Вдоль Лох Ломонда Уэстолл вел машину хоть и безостановочно, но не быстро. Впечатляющие декорации и, похоже, весьма расплывчатые исторические познания вдохновили его на очередной монолог.
— Во все времена существовали люди переднего края, — вещал он, примолкая лишь на самых крутых поворотах. — Для своей эпохи таким человеком был Роб Рой, презревший современную ему мораль. Для богатых, от которых он отрекся, он был слишком прост, для бедных — слишком сложен. Современники не понимали его, зато он вошел в легенду. А в наши дни? Где сегодня передний край? Граница между бедностью и богатством стала зыбкой и беспрерывно смещается. То, что раньше казалось роскошью, сегодня доступно каждому. Что бы ни утверждали политики по обе стороны «железного занавеса», но это так…

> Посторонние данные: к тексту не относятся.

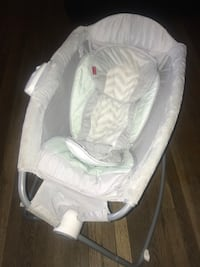baby's white and gray bouncer Merced, 95340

Я молчал. Набор банальностей, даже в путаной комбинации, не вызывал охоты спорить, раздражающе отвлекая от прекрасного «лоха», к которому не требовалось никаких комментариев. Кроме того, я уже наслушался монологов достаточно, чтобы заподозрить, что это лишь вступление, что Уэстолл куда-то клонит. Только никто на свете не догадался бы куда.
— Политики вообще вырождаются в пустых говорунов, — воскликнул он сердито, вроде бы забыв о Роб Рое. Но нет, не забыл. — А надо действовать, действовать! Хорошо, что люди переднего края в наши дни объединены профессионально. Место Роб Роя, считаю, сегодня было бы среди нас…

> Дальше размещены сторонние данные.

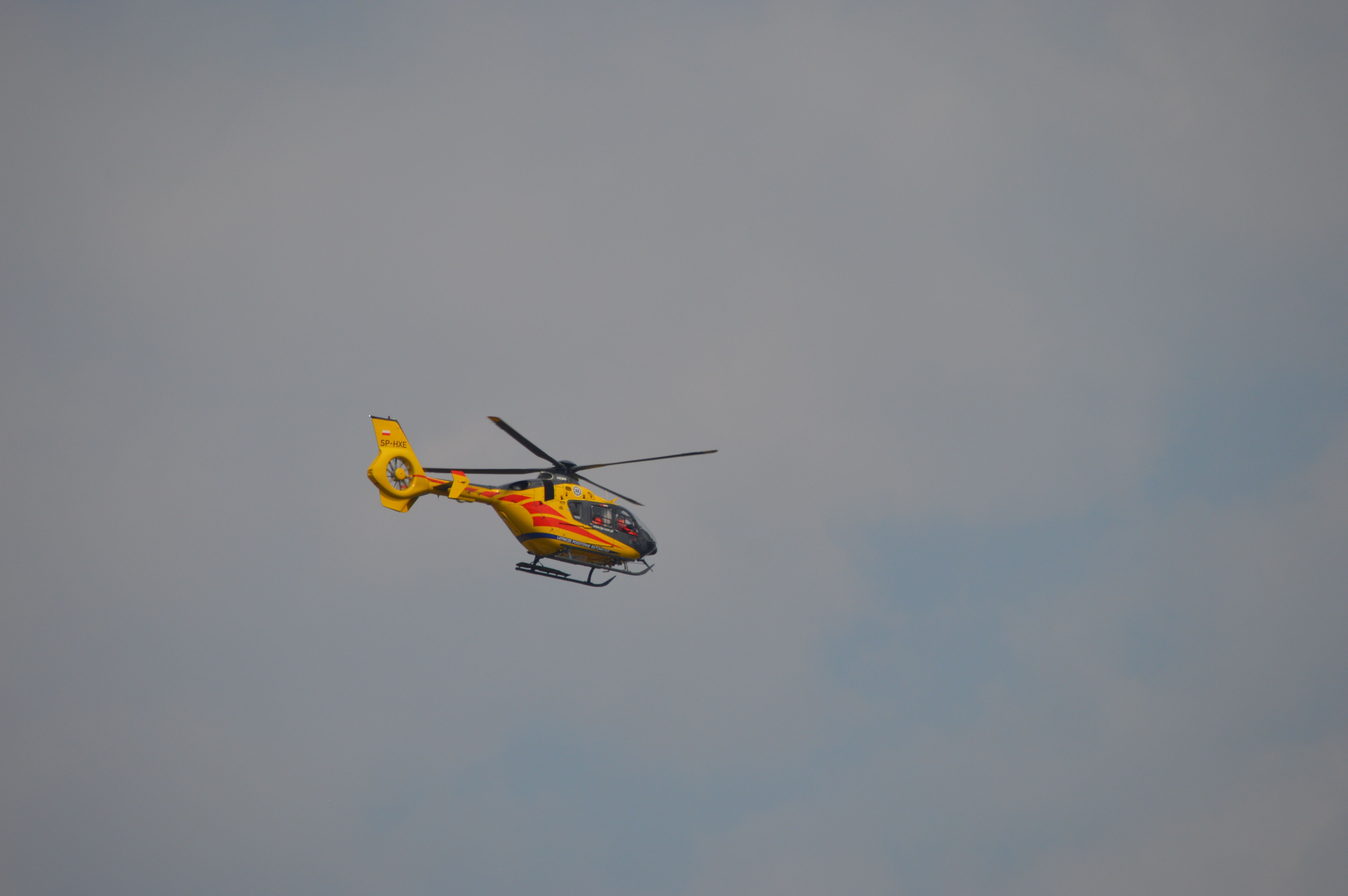 Policja podała przyczyny wypadek na na DK1, rowerzystka ciężko ranna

Вот это да! Так вот зачем понадобилось упоминание о презрении Роб Роя к морали! Кстати, типично фашистский тезис: «Те, кто творит историю, превыше этики». Вожди «третьего рейха» тоже обожали аналогии из прошлого, насилуя их по своему разумению…

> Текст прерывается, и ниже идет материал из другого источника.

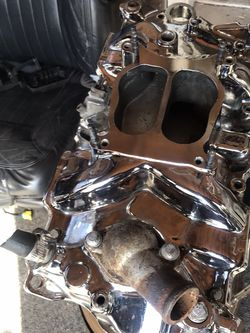 SBC Chrome Aftermarket Intake Manifold (cyclone) for Sale in Calumet City,  IL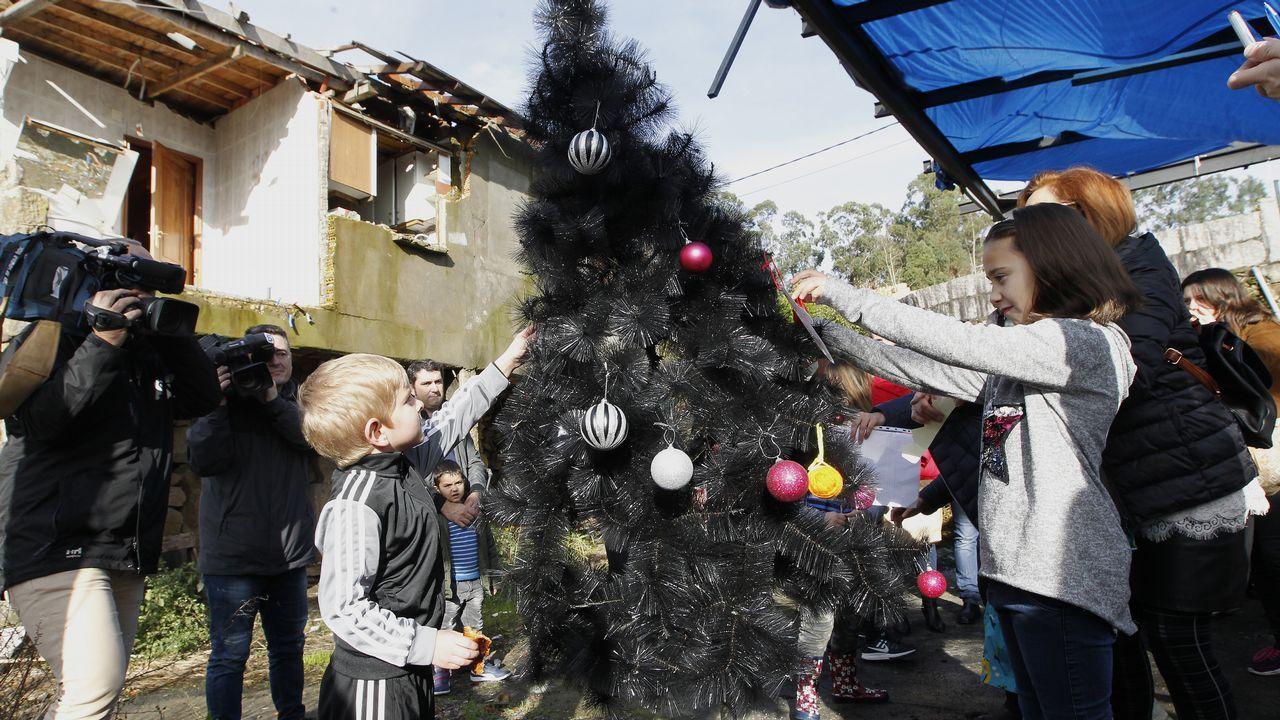 Vecinos de Paramos piden que sean sus últimas navidades sin techo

— Послушайте, Джим, но ведь, если не ошибаюсь, прозвище Роба Мак-Грегора, «Рой», в переводе с гэльского означает «красный»? Допустим, он стал бы профессионалом, но на чьей стороне?
— Переносного смысла у слова «красный» в те времена не было, — отрубил Уэстолл. — Роба прозвали «красным» из-за цвета волос. Вот как у меня…
Через полгода, в июньском номере научно-популярного журнала «Омни» за 1984 год, я прочел презанятную заметку о том, что известный американский психиатр профессор Бернард Меллой провел обследование персонала ЦРУ и пришел к выводу, что абсолютное большинство обследованных — либо параноики, либо маньяки. «Кафкианский стиль их жизни, — пояснил профессор, — ведет к тому, что паранойя становится профессиональным заболеванием». Заметка заканчивалась развеселым сообщением о том, что на основании рекомендаций Меллоя ЦРУ организовало при своей штаб-квартире в Лэнгли профилакторий и намерено, не отказываясь от услуг параноиков, периодически их наблюдать и подлечивать.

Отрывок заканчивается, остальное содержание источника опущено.